Lui, c’est Antoine, 32 ans bientôt 33, un comédien qui n’a plus trop l’âge de débuter. Sans être vulgairement beau gosse, il est plutôt charmant, du genre à frisotter de l’oeil, sourire béatement comme Jean-Marc Barr ou lancer des vannes poétiques au point G du moment opportun. Elle, c’est Clara, la trentaine resplendissante, elle aussi tourmentée, hésitante, mais mystérieuse comme une femme fatale qui sera fatale à Antoine. Les deux galèrent, se sentent trop cocoonés ou blessés par leurs parents, font leurs footings au jardin du Luxembourg, se draguent si subtilement qu’ils feraient passer Oscar Wilde pour Aldo Maccionne. Ils ont leurs petits tics, ces deux icônes flamboyantes de la rive gauche. Elle enfile ses porte-jarretelles dans le TGV où elle fait hôtesse du rail pour payer son loyer, lui ré-écrit sans cesse un scénario pour une pièce qu’il voudrait monter au théâtre en bas de son F2 crado-pop.

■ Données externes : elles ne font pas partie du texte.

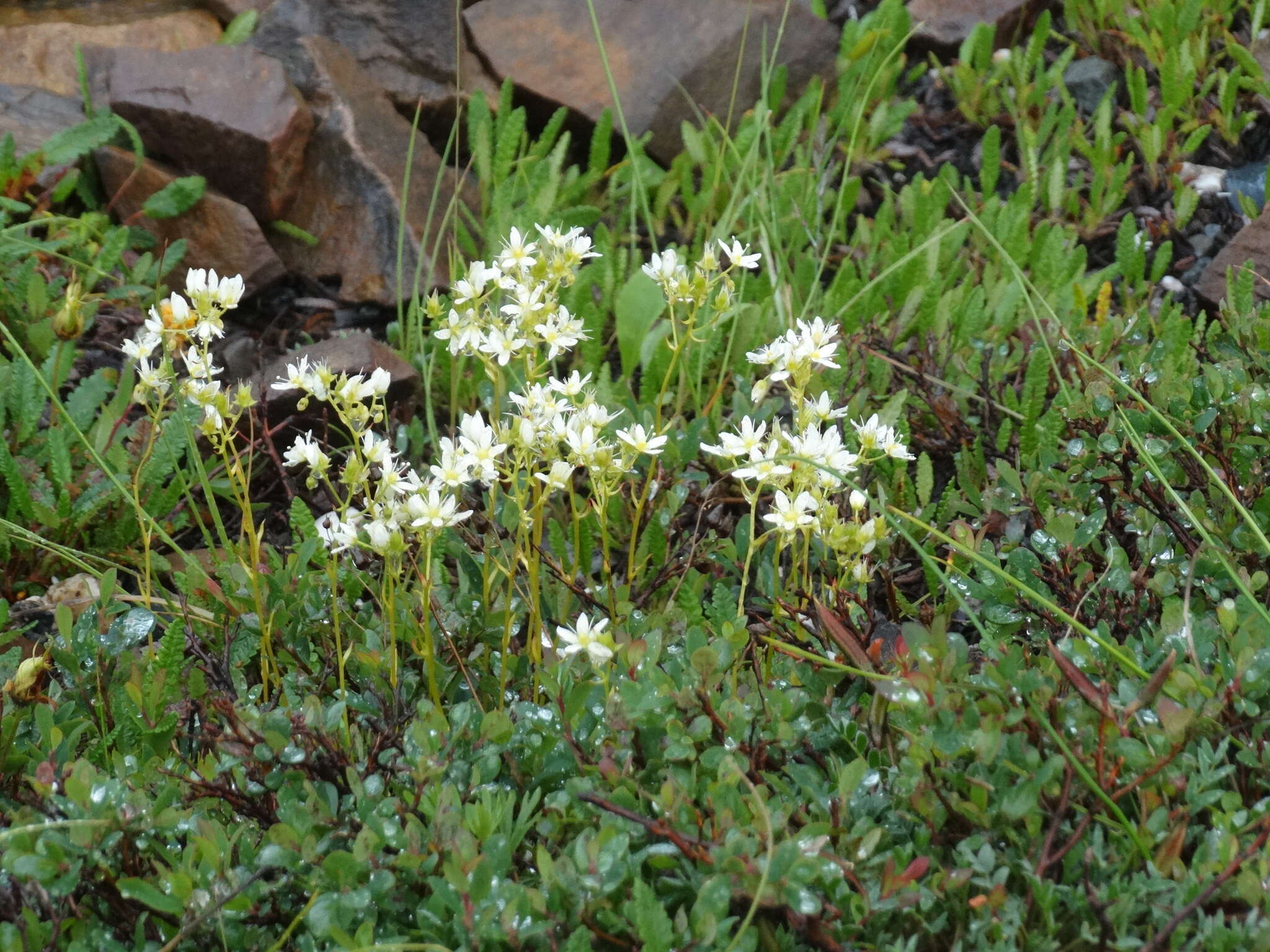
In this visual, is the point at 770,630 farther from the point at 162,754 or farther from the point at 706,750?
the point at 162,754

Le problème de Clara et moi n’est pas tant cette complaisance sans faille envers les clichés parisiens. Arnaud Viard, qui n’a même pas l’excuse d’être désinvolte vis à vis de son sujet puisqu’il filme peu ou prou sa propre histoire, signe un opus d’une roublardise inégalée, si fier de ses procédés éculés qu’il en devient franchement insupportable. Avec son ton mesuré, son économie de moyens autoproclamée (la DV) et ses gerbes maniéristes qui explosent comme un pétard mouillé, difficile de trouver un sens au film qui regorge de pistes mais qui n’a finalement pas grand chose à dire. D’autant plus crispant que cette schizophrénie par défaut, entre simplicité assumée, portrait de groupe et postures brouillonnes, trouve toujours un écho réducteur à la description principale du film : celle d’une génération piétineuse qui tourne sans arrêt autour du pot. Du coup, la tournure tragique du scénario à mi-parcours advient comme un vulgaire trou à boucher pour atteindre péniblement un format de long métrage. Viard a beau se rattraper sur quelques scènes intenses et personnelles, comme les retrouvailles d’Antoine avec son père, où la mise en scène décolle, enfin déchargée de ses fioritures poseuses, rien à faire. Clara et moi reste englué en petit soldat dans les rangs vaguement nombrilistes d’un certain cinéma d’auteur à bout de souffle.